14 Sep Nurturing the Radiation-Averse Patient
Traditional dental anxiety – typically brought on by a fear of drills, needles, or general clinical settings – can be an issue for both patients and clinicians. Patients miss out on valuable dental treatment and maintenance while their existing issues become exacerbated, and doctors are unable to administer the kind of care to which they’ve dedicated their lives. While there are many foils to traditional dental anxiety – namely a compassionate bedside manner combined with some form of sedation dentistry, there is another form of anxiety far less commonly discussed: that pertaining to radiation exposure in a dental setting.
“Although natural background radiation has surrounded us since birth, your patients—prompted by consumer news—have a real concern about the exposure. Modern dentistry uses a form of radiation to help make their lives better and healthier but needs to keep the risk-benefit balance in check.” – Inside Dental Assisting, Volume 11, Issue 3
Unfortunately, the public perception of dental radiation exposure has led to an aversion to radiation exposure on the part of many dental patients. This may cause them to refuse any form of radiograph exposure, creating a delicate and difficult situation for the clinician.
As Stacey L. Gividen, DDS wrote in a guest feature on the subject for DentistryIQ, “[Due to the patient’s refusal to move forward,] I now had a conundrum on my hands. I could either succumb to her wishes and have a potential liability to worry about—to which she said she would never hold me accountable (famous last words)—or I could refuse to establish her as a patient in my practice.” Gividen is far from the only clinician to find themselves in such a quagmire – so what are they to do when a situation like this arises?
Guidance and Education
Tact is key in nurturing the radiation-averse patient. As mentioned above, acquiescing to their demands can create a liability issue, but aside from that, it can undermine the clinician’s credibility while limiting the quality of the work they can perform (a great disservice to the patient). This is where dental patient education comes into play.
Express to patients that while you cannot force them to undergo X-rays, you have concerns about the level of care you can provide and that they thus may wish to consider seeking treatment with someone who may better address their concerns. This cloaked ultimatum was successful for Gividen and led the patient in her example to move forward with treatment, giving her the opportunity to explain how conditions like high risk for caries could create issues far worse than brief radiation exposure.

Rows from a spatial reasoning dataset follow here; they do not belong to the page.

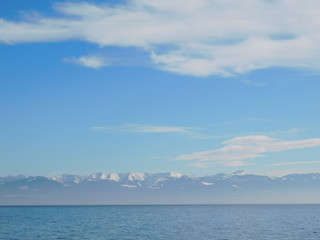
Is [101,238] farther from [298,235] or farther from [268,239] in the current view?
[298,235]

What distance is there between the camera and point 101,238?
80938 mm

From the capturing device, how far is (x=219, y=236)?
85.8 m

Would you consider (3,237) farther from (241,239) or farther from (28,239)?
(241,239)

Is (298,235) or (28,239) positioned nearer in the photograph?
(28,239)

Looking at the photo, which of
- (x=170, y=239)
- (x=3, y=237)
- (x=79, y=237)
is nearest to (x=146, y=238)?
(x=170, y=239)

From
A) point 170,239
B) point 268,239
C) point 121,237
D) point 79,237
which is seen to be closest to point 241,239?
point 268,239

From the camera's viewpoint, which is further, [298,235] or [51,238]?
[298,235]

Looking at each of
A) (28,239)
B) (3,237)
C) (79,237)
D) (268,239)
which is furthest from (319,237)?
(3,237)

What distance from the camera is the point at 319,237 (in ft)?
273

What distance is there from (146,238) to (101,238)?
7.95 meters

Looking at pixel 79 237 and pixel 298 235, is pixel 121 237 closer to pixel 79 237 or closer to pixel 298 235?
pixel 79 237

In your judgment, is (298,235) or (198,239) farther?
(298,235)

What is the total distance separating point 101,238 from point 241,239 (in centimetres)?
2457

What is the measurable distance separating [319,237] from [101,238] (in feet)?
129
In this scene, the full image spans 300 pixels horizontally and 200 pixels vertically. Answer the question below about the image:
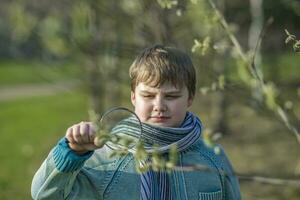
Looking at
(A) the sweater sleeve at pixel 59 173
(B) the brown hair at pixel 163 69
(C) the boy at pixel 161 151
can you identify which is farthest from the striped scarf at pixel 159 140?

Public perception is in large part to blame for radiation concerns, born from either incorrect or dated information. Technology has come a long way in reducing the radiation exposure to the average dental patient since the heyday of traditional 2D X-ray scans. Cone beam computed tomography (CBCT), for example, creates a level of exposure that pales in comparison to older imaging methods thanks to its advanced design and far shorter imaging times.
Patients will receive better, safer results while being scanned in a matter of seconds, not minutes. This kind of technology can go a very long way in putting radiation-averse patients’ minds at ease while achieving the quality of results they deserve.